##### Auszug
Caritas fordert Ende der Instrumentalisierung von Geflüchteten

Menschen Schutz und faires Verfahren bieten

Im Streit um Geflüchtete an der Außengrenze der Europäischen Union zu Belarus geraten die Menschen selbst aus dem Blick. Die Caritas fordert, dass Polen als EU-Mitglied den Menschen Schutz und faire Asylverfahren gewährt.

Polnische Sicherheitskräfte umringen Migranten, die an der Grenze zu  / © Czarek Sokolowski (dpa)
Polnische Sicherheitskräfte umringen Migranten, die an der Grenze zu / © Czarek Sokolowski ( dpa )

DOMRADIO.DE: Das Ganze funktioniert ja so, dass Menschen aus verschiedenen Ländern nach Belarus fliegen und die belarussische Regierung sie dann an die EU-Außengrenzen bringt. Außenminister Heiko Maas wirft dem belarusischen Machthaber Lukaschenko vor, Migranten als Druckmittel gegen die EU einzusetzen. Ist da was dran?

Andrea Schlenker (Referatsleiterin Migration und Integration beim deutschen Caritasverband): Ich glaube, diese unmenschliche Instrumentalisierung der Menschen ist so vielfach belegt, dass dieser Vorwurf sicher stimmt und Lukaschenko damit wirklich in die unterste Schublade greift, die man sich vorstellen kann. Ich hoffe sehr, dass die Verhandlungen der EU-Länder über weitere Sanktionen zu einem Ergebnis kommen, das Lukaschenko von diesem Vorgehen abbringen kann.

DOMRADIO.DE: Was würden zum Beispiel Grenzkontrollen, wie die Polizeigewerkschaft sie fordert, bringen?
##########
Setze das Interview über Geflüchtete an der Grenze zu Belarus dort fort, wo es aufhört. Die folgende Liste hat mit dem Interview nichts zu tun.
##### Gesammeltes Material
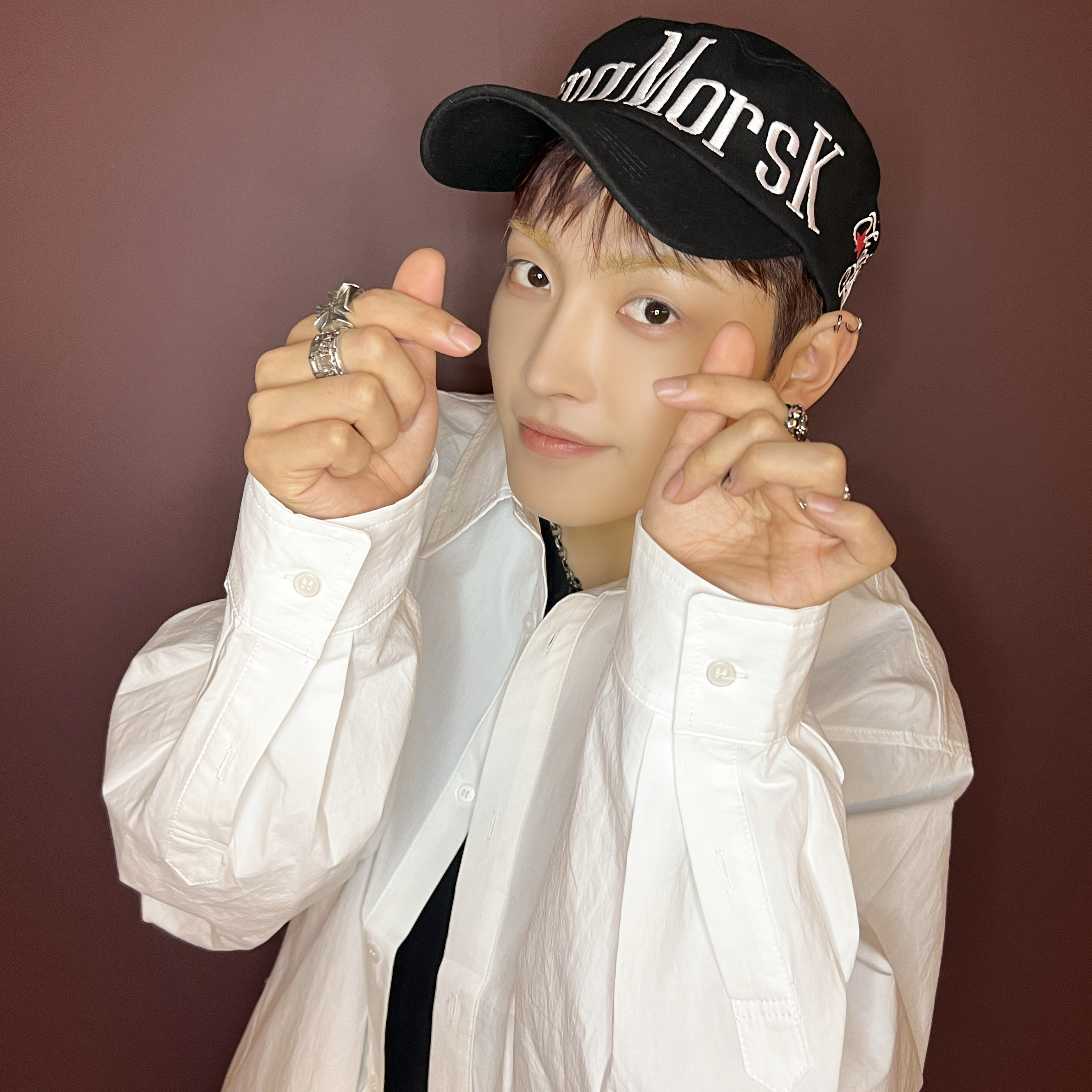 Momen yang diabadikan oleh penggemar ATEEZ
##########
● **Ergebnis**
Schlenker: Grenzkontrollen gibt es ja an der deutsch-polnischen Grenze. Der Präsident der Bundespolizei hat betont, dass sie die Situation im Griff hätten. Obwohl es eine Binnen-EU-Grenze ist, gibt es dennoch Kontrollen. Natürlich gibt es aber auch, das ist belegt, einen Anstieg der Einreisezahlen, insbesondere aber auch diesen Druck an der belarussisch-polnischen Grenze.

Der ist enorm, weil die Menschen staatlich organisiert an die Grenze verfrachtet werden. Die polnische Seite spricht von über 8 000 Menschen in den vergangenen Monaten, die vom Grenzübertritt nach Polen abgehalten wurden. Es ist aber auch das Verhalten der polnischen Stellen stark zu kritisieren. Sie haben sogar ein Gesetz erlassen, das de facto Pushbacks an der Grenze legalisiert. Sie wollen keine Zeugen. Dadurch, dass der Notstand ausgerufen wurde, dürfen keine Hilfsorganisationen oder Journalisten in das Gebiet. Entsprechend können die Schutzsuchenden da auch nicht versorgt werden.

Das wäre eine große Forderung von uns an Polen als EU-Mitgliedsstaat, die notwendige Versorgung zu leisten und den Menschen einfach Zugang zu einem Verfahren ermöglichen, sei es ein Asylverfahren oder eben, wenn sie keinen Schutzbedarf nachweisen können, entsprechend so lange sich dort unter menschenwürdigen Bedingungen aufhalten können, bis ihre Rückkehr möglich ist. Das ist insofern ein großer Appell und eine Verantwortung der polnischen Regierung, hier anders sich zu verhalten, als sie das aktuell tut.

DOMRADIO.DE: Die EU will auch Druck auf die Fluggesellschaften ausüben, die diese Flüge mit Geflüchteten durchführen. Löst das das Problem?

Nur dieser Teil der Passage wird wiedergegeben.